Soudain, tout sembla s’immobiliser jusqu’à ce que, de la tour, les flammes meurtrières réapparaissent. Sur le champ de bataille, les choses reprirent leur cours. Les hurlements, le bruit des combats et celui des explosions se mêlaient en un hymne saisissant.
Tandis qu’elle approchait de la plateforme, la sorcière aperçut le Prince aux cheveux gris et sentit sur elle le Sourire de Dieu.
Rossignol fut témoin de cet étrange phénomène.
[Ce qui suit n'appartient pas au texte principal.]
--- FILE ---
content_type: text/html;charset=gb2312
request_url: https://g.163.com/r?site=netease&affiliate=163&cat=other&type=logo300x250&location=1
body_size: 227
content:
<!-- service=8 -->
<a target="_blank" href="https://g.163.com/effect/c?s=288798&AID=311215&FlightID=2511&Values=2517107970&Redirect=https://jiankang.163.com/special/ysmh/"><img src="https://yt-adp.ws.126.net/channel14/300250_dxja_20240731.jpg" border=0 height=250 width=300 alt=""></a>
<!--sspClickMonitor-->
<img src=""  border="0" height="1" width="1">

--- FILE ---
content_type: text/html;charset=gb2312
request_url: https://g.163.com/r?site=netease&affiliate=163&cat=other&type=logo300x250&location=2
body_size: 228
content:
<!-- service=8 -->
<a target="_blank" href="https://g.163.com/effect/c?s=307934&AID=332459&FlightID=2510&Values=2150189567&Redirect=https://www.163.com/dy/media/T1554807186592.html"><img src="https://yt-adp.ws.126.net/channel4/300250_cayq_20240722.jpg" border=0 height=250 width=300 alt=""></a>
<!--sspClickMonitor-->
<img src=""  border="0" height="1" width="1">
Dans son monde brumeux en noir et blanc, le pouvoir magique accompagnant le faisceau lumineux était extrêmement expressif : on aurait dit d’immenses et vagues cyclones surgissant derrière eux à une vitesse phénoménale.
Elle sut aussitôt qu’il s’agissait de la dernière attaque de la Purifiée, qui était aussi la plus dangereuse.
– « Protégez Sa Majesté! » Cria-t-elle!
Shavi étendit les mains et fit apparaître une barrière magique suffisamment grande pour couvrir toute la plate-forme.
Andrea convoqua son Arc Magique et se mit à décrocher en direction du rayon des flèches de lumière aussi brillantes que le soleil.
Rossignol agrippa Roland qui n’était plus sous la protection de la Pierre du Châtiment Divin dans l’intention de le mettre à l’abris, consciente que le rayon de lumière le visait personnellement.
Mais il était beaucoup trop rapide.
En un clin d’œil, le rayon passa à travers les flèches de lumière, traversa la barrière magique pour rattraper Roland et Rossignol dont la brume n’avait pas été en mesure de l’empêcher de les localiser.
Sans hésiter, Rossignol repoussa Roland et se jeta droit dans le rayon de lumière.
Mais en vain.
Tout se passa en une fraction de seconde : le rayon de lumière traversa son corps et pénétra dans celui de Roland.
– « Non!!! » Cria Rossignol, le cœur brisé.
Les yeux écarquillés, Roland se mit à trembler et s’effondra faiblement.